The convicted father-daughter duo landed in Lahore amid an impressive power show put up by the Pakistan Muslim League-Nawaz (PML-N), as thousands of workers and sympathisers reached the Mall Road by breaking through cordons amid an unwarranted police crackdown ordered by the interim provincial government.

As soon as he landed in Lahore, the deposed prime minister and his daughter were taken to the Haj Terminal. After completing the immigration formalities, Nawaz and Maryam were put on a private jet and flown to Islamabad from where they were escorted to the Adiala Jail in Rawalpindi amidst tight security for medical examination.

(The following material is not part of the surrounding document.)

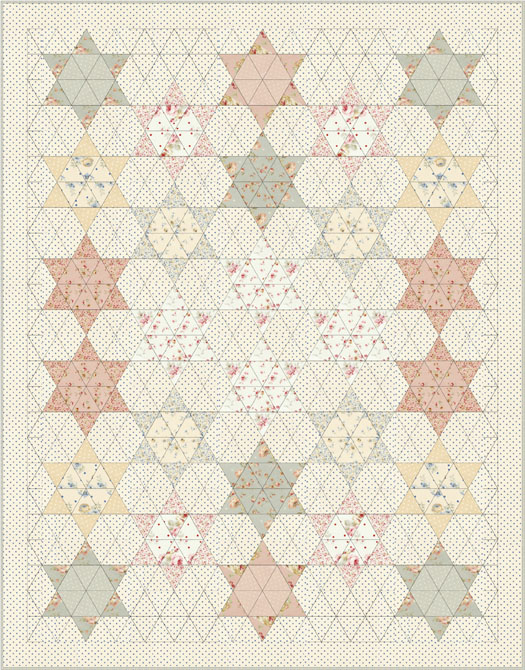 Durham Quilt Collection 2019 Lecien English Site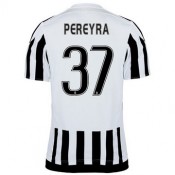 Maillot Juventus Pereyra Domicile 2015 2016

While Nawaz was moved to his cell in Adiala, Maryam was taken to the Sihala Rest House, which has been declared a sub-jail.


The Sharifs, travelling to Lahore via Abu Dhabi from London, were supposed to reach Lahore around 6pm; however, their flight got postponed due to an unexpected three-hour delay. As reporters were not allowed to meet the Sharifs at the Abu Dhabi airport, Nawaz address them through a telephone, according to a BBC reporter, and said “the country’s fate need to be changed—we need to be harbinger of this change”.

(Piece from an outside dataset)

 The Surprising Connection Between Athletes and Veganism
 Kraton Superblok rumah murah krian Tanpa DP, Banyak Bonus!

During the call, he wondered how a flight “that is never late” had been delayed and urged people to “think about who delayed this flight and why”.

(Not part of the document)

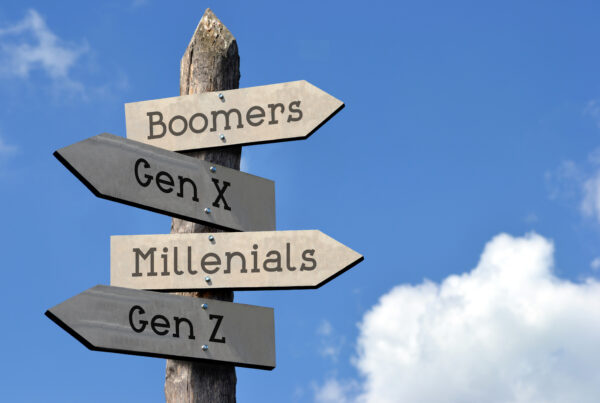 Generationen - Adobe Stock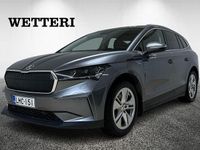 Käytetty Skoda Enyaq iV Business Line 210 kW (286 HP) 2024 Harmaa Katumaasturi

Commenting on the media blackout of the coverage of his party’s ‘welcome’ procession in Lahore, Nawaz said, “They are afraid that’s why they are doing this.” From several speeches of his and Maryam, it can be deduced by ‘they’ he meant the military establishment.

He also interlinked the arrests of his party workers, media blackout, and a forced change of party leaders’ loyalties to ‘pre-poll rigging’.

A defiant Nawaz told journalists that he was not afraid to go to jail and “it does not matter whether I am arrested from Abu Dhabi [where the NAB team had reached to arrest him] or Lahore”.

“I am ready for it,” he said.


An impressive show of power on the call of the party leadership, especially Nawaz’s younger brother Shehbaz Sharif and Maryam Nawaz, thousands of party workers poured onto the roads on Friday evening.

The city had been facing a lockdown situation since Wednesday night, with entry and exit points of the city blocked and containers placed on various roads to prevent the PML-N zealots from reaching the airport.

The caretaker government went a step further to scuttle the ‘welcome’ procession by jamming cellular networks and the internet – decisions that were severely criticized both by citizens and political leaders.

However, the PML-N workers remained unfazed in the face of arrests, as the detention of hundreds of party workers on Friday too failed to discourage them from coming out on the streets.

Shehbaz Sharif, who replaced his brother Nawaz as the new president of the PML-N, led a huge procession from Lohari Gate to accord a warm ‘welcome’ to his party’s supreme leader. Charged workers, travelling with Shehbaz, and in separate smaller groups chanted slogans in favour of the elder Sharif, ‘Dekho Dekho Koun Aya, Sher Aya Aya’ (Look who’s here…it’s the lion) and ‘Vote ko Izzat Do’ (honour the vote).

A large police contingent, along with anti-riot personnel, failed to stop the PML-N workers from forcibly pushing aside the containers that had been placed on the Charing Cross Chowk (Faisal Chowk) on Mall Road to stop them from heading towards the airport. The crowd comprised women, though less in number, children and the elderly besides a majority of middle-aged men.

However, the main procession led by Shehbaz Sharif failed to reach the airport in time for Nawaz’s flight despite his appeal to supporters to ‘move fast’.


There were reports of sporadic clashes between the police and PML-N workers, however the processions remained largely peaceful most of the day. Police resorted to firing teargas to disperse the crowds, who responded by pelting bricks and stones. The clashes resulted in the arrest of at least a dozen people.

A Special Branch official, on condition of anonymity, told Pakistan Today that the security measures taken by the caretaker government were “uncalled for”.

“The PML-N workers could have been allowed to go to the airport where they could have been easily contained,” he said, adding that such measures only helped garnered sympathy for the party and its leader, Nawaz Sharif.

Another official said they were not allowed to use force against the agitating PML-N workers.